Exercise requirements: Copy the rows word for word, from the line containing "Which item of" through the end of the rows, including both ends. Leave out the pictures.

Data shown:
** BEGIN **

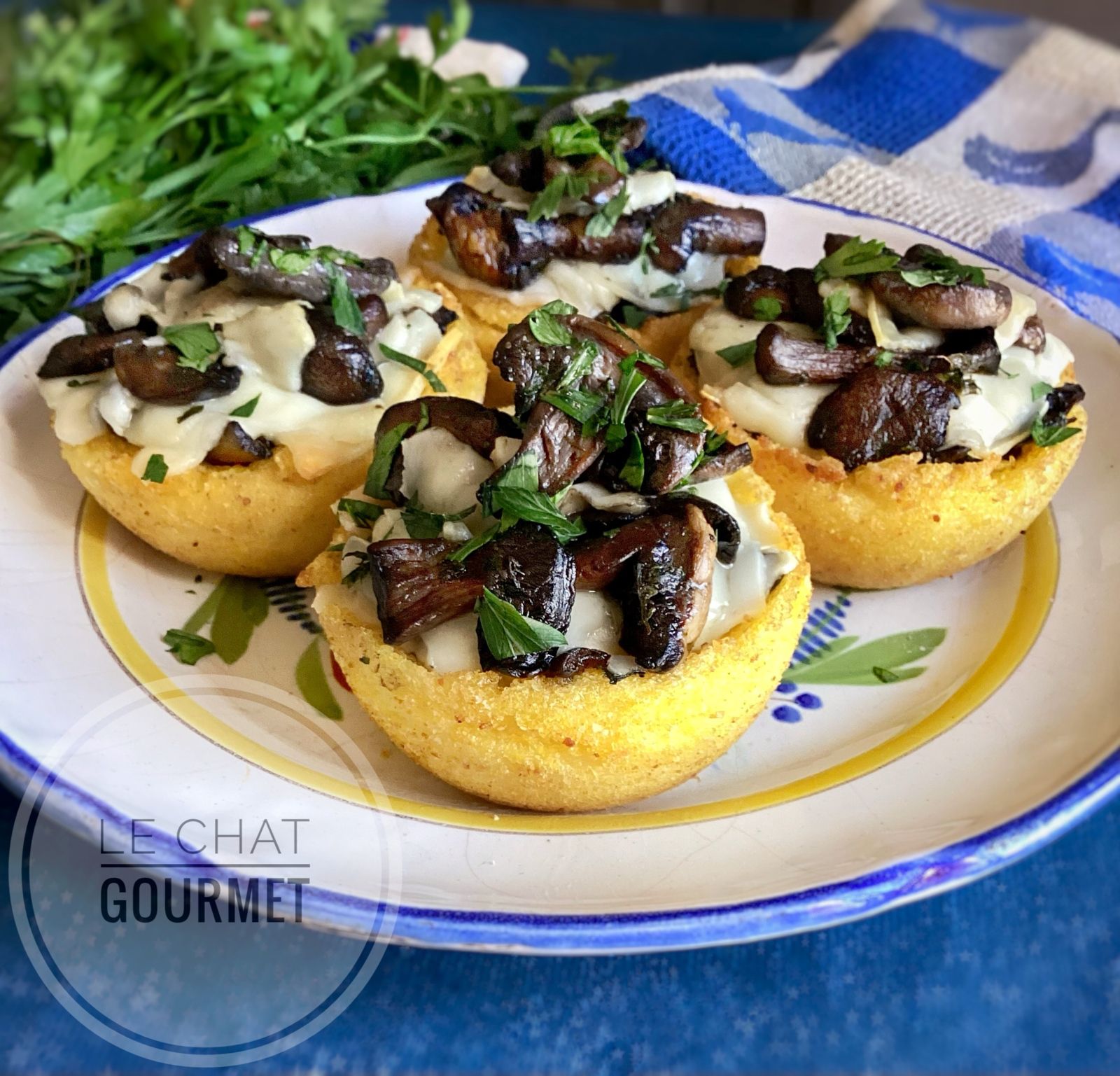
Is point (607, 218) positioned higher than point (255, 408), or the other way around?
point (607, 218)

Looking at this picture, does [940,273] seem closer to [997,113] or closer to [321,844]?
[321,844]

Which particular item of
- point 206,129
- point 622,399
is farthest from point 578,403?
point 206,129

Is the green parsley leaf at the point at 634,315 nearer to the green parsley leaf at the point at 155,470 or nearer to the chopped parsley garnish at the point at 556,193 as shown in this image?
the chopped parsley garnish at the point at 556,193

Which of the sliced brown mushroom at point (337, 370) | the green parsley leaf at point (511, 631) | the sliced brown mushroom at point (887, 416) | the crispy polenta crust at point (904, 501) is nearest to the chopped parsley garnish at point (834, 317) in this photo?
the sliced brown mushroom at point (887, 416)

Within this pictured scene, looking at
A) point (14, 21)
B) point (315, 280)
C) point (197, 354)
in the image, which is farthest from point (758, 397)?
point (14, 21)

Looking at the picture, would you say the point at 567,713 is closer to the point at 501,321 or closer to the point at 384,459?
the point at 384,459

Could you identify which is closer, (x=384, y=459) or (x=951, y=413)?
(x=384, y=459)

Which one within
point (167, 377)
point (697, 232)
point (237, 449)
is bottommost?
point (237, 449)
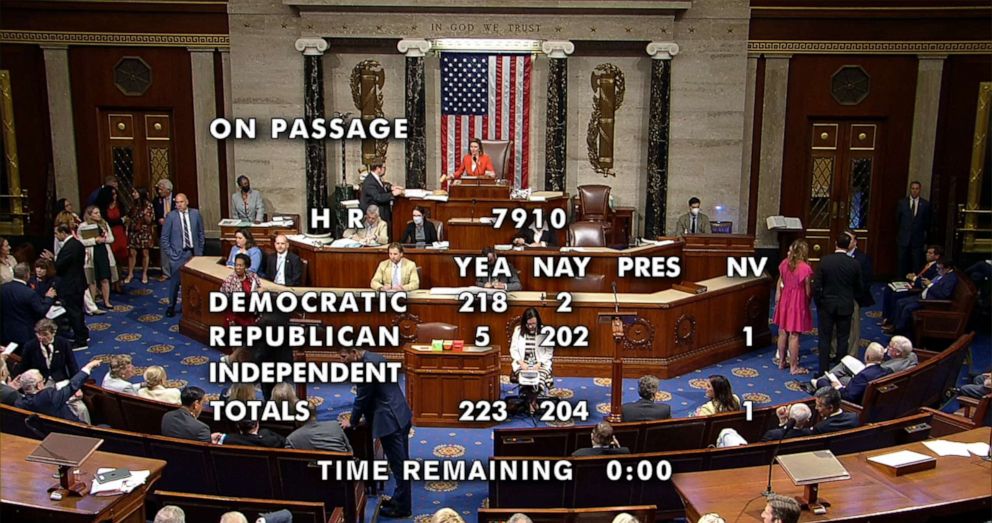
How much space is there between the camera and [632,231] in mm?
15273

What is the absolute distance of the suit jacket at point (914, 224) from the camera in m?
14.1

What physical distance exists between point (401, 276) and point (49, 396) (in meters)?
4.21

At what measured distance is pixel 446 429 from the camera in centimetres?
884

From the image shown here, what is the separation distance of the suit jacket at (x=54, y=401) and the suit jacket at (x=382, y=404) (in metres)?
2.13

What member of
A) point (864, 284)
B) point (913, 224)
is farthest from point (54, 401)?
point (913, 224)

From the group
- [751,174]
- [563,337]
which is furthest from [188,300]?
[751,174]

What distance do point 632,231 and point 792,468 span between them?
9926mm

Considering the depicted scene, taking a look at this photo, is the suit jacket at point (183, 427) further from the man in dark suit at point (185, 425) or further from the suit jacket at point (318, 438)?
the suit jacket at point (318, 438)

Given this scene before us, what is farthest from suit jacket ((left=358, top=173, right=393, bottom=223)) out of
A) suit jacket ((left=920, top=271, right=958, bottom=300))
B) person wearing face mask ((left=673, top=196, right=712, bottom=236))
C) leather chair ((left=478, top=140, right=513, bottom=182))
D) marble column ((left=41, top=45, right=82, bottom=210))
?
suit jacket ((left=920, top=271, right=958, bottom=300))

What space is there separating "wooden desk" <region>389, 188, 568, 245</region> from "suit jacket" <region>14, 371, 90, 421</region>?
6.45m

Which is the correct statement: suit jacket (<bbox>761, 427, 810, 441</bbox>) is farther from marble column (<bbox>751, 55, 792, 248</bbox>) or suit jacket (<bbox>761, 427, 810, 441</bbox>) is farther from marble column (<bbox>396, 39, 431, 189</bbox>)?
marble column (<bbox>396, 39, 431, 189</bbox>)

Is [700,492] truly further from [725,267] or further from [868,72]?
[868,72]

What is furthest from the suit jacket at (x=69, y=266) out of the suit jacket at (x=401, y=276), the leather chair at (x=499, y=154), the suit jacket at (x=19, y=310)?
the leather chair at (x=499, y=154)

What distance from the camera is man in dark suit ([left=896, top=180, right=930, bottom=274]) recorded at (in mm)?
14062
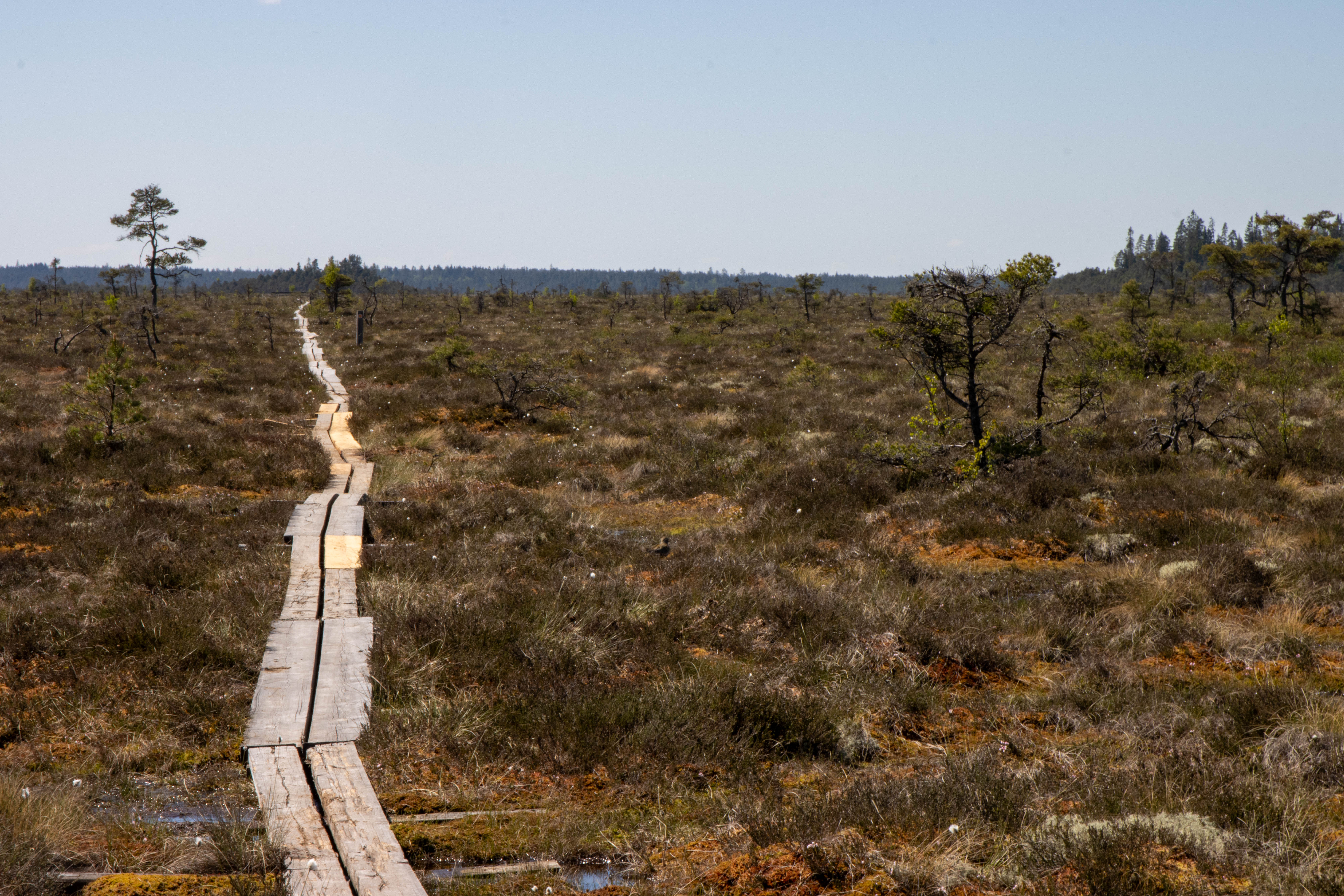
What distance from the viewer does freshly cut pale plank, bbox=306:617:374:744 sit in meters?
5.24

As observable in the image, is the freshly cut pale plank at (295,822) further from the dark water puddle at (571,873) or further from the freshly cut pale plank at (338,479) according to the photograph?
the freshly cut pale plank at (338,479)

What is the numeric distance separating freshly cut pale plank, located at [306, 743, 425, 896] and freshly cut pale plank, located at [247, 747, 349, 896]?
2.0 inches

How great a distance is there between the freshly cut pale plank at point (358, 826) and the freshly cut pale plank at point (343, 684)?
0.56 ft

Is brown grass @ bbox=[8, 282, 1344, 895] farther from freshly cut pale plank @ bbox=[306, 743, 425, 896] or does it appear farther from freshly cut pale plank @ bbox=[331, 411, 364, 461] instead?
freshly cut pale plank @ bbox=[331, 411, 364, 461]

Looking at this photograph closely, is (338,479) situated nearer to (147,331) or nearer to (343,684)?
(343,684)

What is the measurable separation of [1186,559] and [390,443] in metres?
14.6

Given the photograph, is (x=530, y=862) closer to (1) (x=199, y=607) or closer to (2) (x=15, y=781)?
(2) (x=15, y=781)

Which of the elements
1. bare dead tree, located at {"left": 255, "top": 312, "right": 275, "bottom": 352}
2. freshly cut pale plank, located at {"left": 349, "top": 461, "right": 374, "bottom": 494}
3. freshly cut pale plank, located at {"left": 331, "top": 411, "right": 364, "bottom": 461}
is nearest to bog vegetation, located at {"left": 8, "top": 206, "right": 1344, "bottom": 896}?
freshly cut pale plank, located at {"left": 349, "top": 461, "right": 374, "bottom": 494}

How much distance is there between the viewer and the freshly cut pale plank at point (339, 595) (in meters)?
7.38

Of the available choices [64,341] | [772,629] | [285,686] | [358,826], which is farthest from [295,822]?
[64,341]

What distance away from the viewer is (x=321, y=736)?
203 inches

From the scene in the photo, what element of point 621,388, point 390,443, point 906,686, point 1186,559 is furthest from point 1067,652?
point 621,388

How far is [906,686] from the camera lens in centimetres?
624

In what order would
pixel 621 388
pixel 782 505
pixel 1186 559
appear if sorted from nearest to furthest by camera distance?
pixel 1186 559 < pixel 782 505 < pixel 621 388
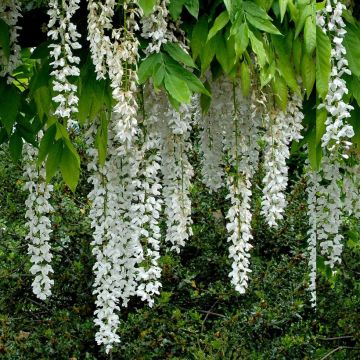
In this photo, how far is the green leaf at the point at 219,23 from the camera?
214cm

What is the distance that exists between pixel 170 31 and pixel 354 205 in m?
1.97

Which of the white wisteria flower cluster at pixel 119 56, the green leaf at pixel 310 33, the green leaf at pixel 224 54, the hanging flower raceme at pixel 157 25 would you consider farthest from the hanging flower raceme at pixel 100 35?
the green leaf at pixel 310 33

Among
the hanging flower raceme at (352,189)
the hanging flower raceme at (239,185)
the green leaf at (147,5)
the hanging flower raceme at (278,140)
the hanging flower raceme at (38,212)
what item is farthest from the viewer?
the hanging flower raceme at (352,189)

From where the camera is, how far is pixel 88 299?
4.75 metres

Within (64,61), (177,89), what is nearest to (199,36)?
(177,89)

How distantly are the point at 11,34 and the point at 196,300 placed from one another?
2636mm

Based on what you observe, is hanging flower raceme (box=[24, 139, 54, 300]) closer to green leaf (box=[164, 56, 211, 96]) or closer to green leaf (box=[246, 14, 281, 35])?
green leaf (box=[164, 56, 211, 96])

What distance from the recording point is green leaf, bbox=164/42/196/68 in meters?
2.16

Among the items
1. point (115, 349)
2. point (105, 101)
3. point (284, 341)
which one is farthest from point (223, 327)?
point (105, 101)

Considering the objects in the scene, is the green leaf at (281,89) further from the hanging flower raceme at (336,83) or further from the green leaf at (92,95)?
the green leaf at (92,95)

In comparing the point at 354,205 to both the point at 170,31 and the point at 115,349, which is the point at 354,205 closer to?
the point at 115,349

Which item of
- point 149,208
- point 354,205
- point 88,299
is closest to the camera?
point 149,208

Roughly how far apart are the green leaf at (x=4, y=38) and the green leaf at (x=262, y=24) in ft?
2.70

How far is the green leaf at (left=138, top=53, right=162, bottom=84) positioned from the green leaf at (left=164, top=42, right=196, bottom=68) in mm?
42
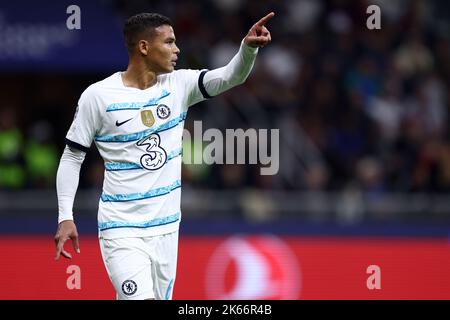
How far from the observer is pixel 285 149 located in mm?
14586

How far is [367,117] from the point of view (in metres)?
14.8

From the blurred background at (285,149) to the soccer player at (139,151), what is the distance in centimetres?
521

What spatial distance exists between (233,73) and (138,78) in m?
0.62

** END **

Answer to this task:
Which item of
- point 149,208
- point 354,205
- point 88,299
is closest to the camera?
point 149,208

Roughly how far apart are the green leaf at (x=4, y=38) and the green leaf at (x=262, y=24) in ft?
2.70

How far is the green leaf at (left=138, top=53, right=162, bottom=84) positioned from the green leaf at (left=164, top=42, right=196, bottom=68) in mm?
42
How far from the observer is pixel 285 149 located in mm?
14586

How far is [367,117] from the point of view (in metres)?
14.8

From the blurred background at (285,149) to the soccer player at (139,151), what is the distance in centimetres?
521

What spatial distance exists between (233,73) and (138,78) in m?
0.62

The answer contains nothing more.